The instructions from the website gave me a working
pkgin, except that I added the
PATH and
MANPATH exports to my
.profile file as well - I wanted them to be available automatically, of course. I managed to get all relevant applications - including
nginx and
php72-fpm - installed quickly.
Random findings:
~ I was wondering how many resources my (mostly idle) new web server was using - I always thought Solaris was rather
fat, but it still felt fast to me.
Code:
$ top
-sh: top: not found [No such file or directory]
Ah, right - we're in Unixland and we need to think outside of the box.
This table was really helpful: although a number of things are different between OmniOS and SmartOS, I found out that the
*stat tools do what
top does.
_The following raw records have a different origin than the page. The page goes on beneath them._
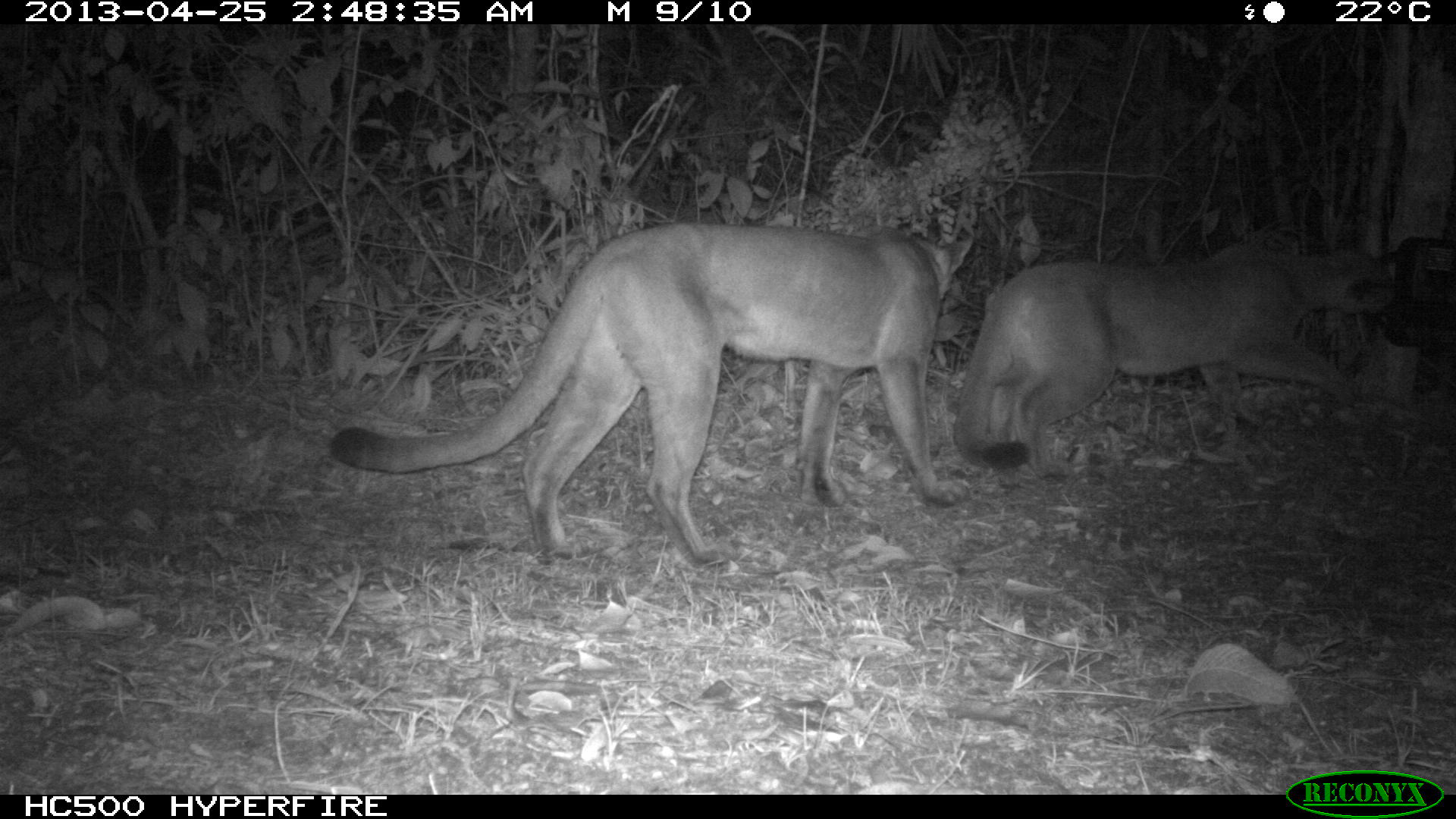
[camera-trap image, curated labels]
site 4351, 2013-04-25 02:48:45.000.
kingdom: Animalia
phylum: Chordata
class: Mammalia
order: Carnivora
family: Felidae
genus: Puma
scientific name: Puma concolor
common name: mountain lion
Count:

I could probably just install
top from one of the package managers, but I failed to find a reason to do so. I had 99% idle CPU and RAM - that's all I wanted to know.
~ Trying to set up
twtxt informed me that Python 3.6 (from
pkgin) expects
LANG and
LC_ALL to be set. Weird - did FreeBSD do that for me? It's been a while ... at least that was easy to fix.
~ SMF - Solaris's version of
init - confuses me. It has "levels" similar to Gentoo's OpenRC, but it mostly shuts up during the boot process. Stuff from
pkgsrc, e.g.
nginx, comes with a description how to set up the particular service, but I should probably read more about it. What if, one day, I install a package which is not made ready for OmniOS? I'll have to find out how to write SMF scripts. But that should not be my highest priority.
~ The OmniOS documentation talks a lot about "zones" which, if I understand that correctly, mostly equal FreeBSD's "jails". This could be my chance to try to respect a better separation between my various services - if my lazyness won't take over again. (It probably will.)
~ OmniOS's default shell - rather un-
unixy - seems to be the
bash.
Update: I was informed about a mistake here: the default shell is
ksh93, there are bogus
.bashrc files lying around though.
~ Somewhere in between, my
sshd had a hiccup or, at least, logging into it took longer than usual. If that happens again, I should investigate.
Conclusion:
By the time of me writing this, I have a basic web server with an awesome performance and a lot of applications ready to be configured only one click away. The more I play with it, the more I have the feeling that I have missed a lot while wasting my time with FreeBSD. For a system that is said to be "dying", OmniOS feels well-thought and, when equipped with a reasonable package management, comes with everything I need to reproduce my FreeBSD setup without losing functionality.
I'm looking forward to what will happen with it.